• KUTIPAN:
__________

Senin, 23 Desember 2013

Mikrolet Pisang


Opini Gusty Fahik



Membangun Dialog Kebudayaan
(Catatan Atas Novel “Likurai Untuk Sang Mempelai” karya R. Fahik)

Oleh: Gusty Fahik*


            Sastra tidak semata-mata hasil khayalan atau imajinasi liar seorang penulis. Sastra bisa diberi arti sebagai permenungan yang mendalam dan pemaknaan yang serius atas setiap pengalaman dan harapan dalam kehidupan. Sebuah karya sastra dapat seketika merangkum masa lalu, masa kini dan masa depan, pun menjangkau ruang-ruang yang luput dari perhatian kebanyakan orang. Membaca sebuah karya sastra berarti membiarkan diri menjelajah, melintasi sekat ruang dan waktu, memungut ceceran makna yang bertebaran sepanjang lintasan sejarah kehidupan.

__________

• TANTANGAN:
1. Tulis kembali bagian kutipan tentang sastra yang dimulai dari kata "Mikrolet Pisang" sampai kata "lintasan sejarah kehidupan.", dan ganti "kehidupan" dengan "hidup manusia".
2. Terjemahkan kalimat dari kutipan tentang sastra ini ke dalam bahasa Inggris: "Sastra tidak semata-mata hasil khayalan atau imajinasi liar seorang penulis."

• DATA TERCATAT:
__________

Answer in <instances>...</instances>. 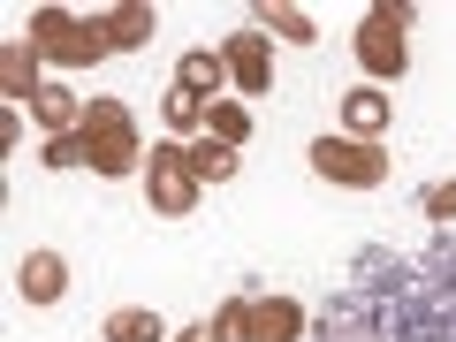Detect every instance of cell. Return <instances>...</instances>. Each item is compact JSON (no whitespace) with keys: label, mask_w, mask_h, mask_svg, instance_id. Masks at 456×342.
<instances>
[{"label":"cell","mask_w":456,"mask_h":342,"mask_svg":"<svg viewBox=\"0 0 456 342\" xmlns=\"http://www.w3.org/2000/svg\"><path fill=\"white\" fill-rule=\"evenodd\" d=\"M312 342H456V236L365 244L327 289Z\"/></svg>","instance_id":"obj_1"},{"label":"cell","mask_w":456,"mask_h":342,"mask_svg":"<svg viewBox=\"0 0 456 342\" xmlns=\"http://www.w3.org/2000/svg\"><path fill=\"white\" fill-rule=\"evenodd\" d=\"M84 167H99V175H130L137 160H145V145H137V122L122 99H84Z\"/></svg>","instance_id":"obj_2"},{"label":"cell","mask_w":456,"mask_h":342,"mask_svg":"<svg viewBox=\"0 0 456 342\" xmlns=\"http://www.w3.org/2000/svg\"><path fill=\"white\" fill-rule=\"evenodd\" d=\"M23 38H31L38 61H53V69H92L99 53H114L107 31H99V16H69V8H38Z\"/></svg>","instance_id":"obj_3"},{"label":"cell","mask_w":456,"mask_h":342,"mask_svg":"<svg viewBox=\"0 0 456 342\" xmlns=\"http://www.w3.org/2000/svg\"><path fill=\"white\" fill-rule=\"evenodd\" d=\"M403 38H411V8H403V0H380L373 16L358 23V69H365L373 84H395V77L411 69V46H403Z\"/></svg>","instance_id":"obj_4"},{"label":"cell","mask_w":456,"mask_h":342,"mask_svg":"<svg viewBox=\"0 0 456 342\" xmlns=\"http://www.w3.org/2000/svg\"><path fill=\"white\" fill-rule=\"evenodd\" d=\"M305 160L320 183H342V191H380L388 183V152L365 145V137H312Z\"/></svg>","instance_id":"obj_5"},{"label":"cell","mask_w":456,"mask_h":342,"mask_svg":"<svg viewBox=\"0 0 456 342\" xmlns=\"http://www.w3.org/2000/svg\"><path fill=\"white\" fill-rule=\"evenodd\" d=\"M145 206H152V213H167V221H183V213L198 206L191 145H152V160H145Z\"/></svg>","instance_id":"obj_6"},{"label":"cell","mask_w":456,"mask_h":342,"mask_svg":"<svg viewBox=\"0 0 456 342\" xmlns=\"http://www.w3.org/2000/svg\"><path fill=\"white\" fill-rule=\"evenodd\" d=\"M221 61H228V84H236L244 99H266V92H274V38H266V31H236V38L221 46Z\"/></svg>","instance_id":"obj_7"},{"label":"cell","mask_w":456,"mask_h":342,"mask_svg":"<svg viewBox=\"0 0 456 342\" xmlns=\"http://www.w3.org/2000/svg\"><path fill=\"white\" fill-rule=\"evenodd\" d=\"M38 92H46V84H38V46L31 38H8V46H0V99H8V107H31Z\"/></svg>","instance_id":"obj_8"},{"label":"cell","mask_w":456,"mask_h":342,"mask_svg":"<svg viewBox=\"0 0 456 342\" xmlns=\"http://www.w3.org/2000/svg\"><path fill=\"white\" fill-rule=\"evenodd\" d=\"M16 289H23V305H61L69 259H61V251H31V259L16 266Z\"/></svg>","instance_id":"obj_9"},{"label":"cell","mask_w":456,"mask_h":342,"mask_svg":"<svg viewBox=\"0 0 456 342\" xmlns=\"http://www.w3.org/2000/svg\"><path fill=\"white\" fill-rule=\"evenodd\" d=\"M99 31H107V46H114V53H137V46H152L160 16H152L145 0H122V8H107V16H99Z\"/></svg>","instance_id":"obj_10"},{"label":"cell","mask_w":456,"mask_h":342,"mask_svg":"<svg viewBox=\"0 0 456 342\" xmlns=\"http://www.w3.org/2000/svg\"><path fill=\"white\" fill-rule=\"evenodd\" d=\"M388 92L380 84H358V92H342V122H350V137H365V145H380V130H388Z\"/></svg>","instance_id":"obj_11"},{"label":"cell","mask_w":456,"mask_h":342,"mask_svg":"<svg viewBox=\"0 0 456 342\" xmlns=\"http://www.w3.org/2000/svg\"><path fill=\"white\" fill-rule=\"evenodd\" d=\"M221 84H228V61H221V53H213V46H191V53H183V61H175V92L206 99V107H213V99H221Z\"/></svg>","instance_id":"obj_12"},{"label":"cell","mask_w":456,"mask_h":342,"mask_svg":"<svg viewBox=\"0 0 456 342\" xmlns=\"http://www.w3.org/2000/svg\"><path fill=\"white\" fill-rule=\"evenodd\" d=\"M305 335V305L297 297H259L251 305V342H297Z\"/></svg>","instance_id":"obj_13"},{"label":"cell","mask_w":456,"mask_h":342,"mask_svg":"<svg viewBox=\"0 0 456 342\" xmlns=\"http://www.w3.org/2000/svg\"><path fill=\"white\" fill-rule=\"evenodd\" d=\"M99 342H175V335H167V320H160V312L122 305V312H107V320H99Z\"/></svg>","instance_id":"obj_14"},{"label":"cell","mask_w":456,"mask_h":342,"mask_svg":"<svg viewBox=\"0 0 456 342\" xmlns=\"http://www.w3.org/2000/svg\"><path fill=\"white\" fill-rule=\"evenodd\" d=\"M31 114L46 122V137H69V130H84V99L69 92V84H46V92L31 99Z\"/></svg>","instance_id":"obj_15"},{"label":"cell","mask_w":456,"mask_h":342,"mask_svg":"<svg viewBox=\"0 0 456 342\" xmlns=\"http://www.w3.org/2000/svg\"><path fill=\"white\" fill-rule=\"evenodd\" d=\"M259 23H266L274 38H289V46H312V38H320V23H312L305 8H289V0H266V8H259Z\"/></svg>","instance_id":"obj_16"},{"label":"cell","mask_w":456,"mask_h":342,"mask_svg":"<svg viewBox=\"0 0 456 342\" xmlns=\"http://www.w3.org/2000/svg\"><path fill=\"white\" fill-rule=\"evenodd\" d=\"M251 305H259V297L236 289V297H228V305L206 320V335H213V342H251Z\"/></svg>","instance_id":"obj_17"},{"label":"cell","mask_w":456,"mask_h":342,"mask_svg":"<svg viewBox=\"0 0 456 342\" xmlns=\"http://www.w3.org/2000/svg\"><path fill=\"white\" fill-rule=\"evenodd\" d=\"M206 137H221V145H244V137H251L244 99H213V107H206Z\"/></svg>","instance_id":"obj_18"},{"label":"cell","mask_w":456,"mask_h":342,"mask_svg":"<svg viewBox=\"0 0 456 342\" xmlns=\"http://www.w3.org/2000/svg\"><path fill=\"white\" fill-rule=\"evenodd\" d=\"M191 167H198V183H228V175H236V145L198 137V145H191Z\"/></svg>","instance_id":"obj_19"},{"label":"cell","mask_w":456,"mask_h":342,"mask_svg":"<svg viewBox=\"0 0 456 342\" xmlns=\"http://www.w3.org/2000/svg\"><path fill=\"white\" fill-rule=\"evenodd\" d=\"M160 107H167V130H198V137H206V99H191V92H167Z\"/></svg>","instance_id":"obj_20"},{"label":"cell","mask_w":456,"mask_h":342,"mask_svg":"<svg viewBox=\"0 0 456 342\" xmlns=\"http://www.w3.org/2000/svg\"><path fill=\"white\" fill-rule=\"evenodd\" d=\"M419 213H426V221H456V175L426 183V191H419Z\"/></svg>","instance_id":"obj_21"},{"label":"cell","mask_w":456,"mask_h":342,"mask_svg":"<svg viewBox=\"0 0 456 342\" xmlns=\"http://www.w3.org/2000/svg\"><path fill=\"white\" fill-rule=\"evenodd\" d=\"M46 167H84V137L69 130V137H46V152H38Z\"/></svg>","instance_id":"obj_22"},{"label":"cell","mask_w":456,"mask_h":342,"mask_svg":"<svg viewBox=\"0 0 456 342\" xmlns=\"http://www.w3.org/2000/svg\"><path fill=\"white\" fill-rule=\"evenodd\" d=\"M175 342H213V335H206V327H183V335H175Z\"/></svg>","instance_id":"obj_23"}]
</instances>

__________

• JAWABAN PER TUGAS:
1.
Mikrolet Pisang


Opini Gusty Fahik



Membangun Dialog Kebudayaan
(Catatan Atas Novel “Likurai Untuk Sang Mempelai” karya R. Fahik)

Oleh: Gusty Fahik*


            Sastra tidak semata-mata hasil khayalan atau imajinasi liar seorang penulis. Sastra bisa diberi arti sebagai permenungan yang mendalam dan pemaknaan yang serius atas setiap pengalaman dan harapan dalam hidup manusia. Sebuah karya sastra dapat seketika merangkum masa lalu, masa kini dan masa depan, pun menjangkau ruang-ruang yang luput dari perhatian kebanyakan orang. Membaca sebuah karya sastra berarti membiarkan diri menjelajah, melintasi sekat ruang dan waktu, memungut ceceran makna yang bertebaran sepanjang lintasan sejarah hidup manusia.

2. Literature is not merely the product of a writer's fantasy or wild imagination.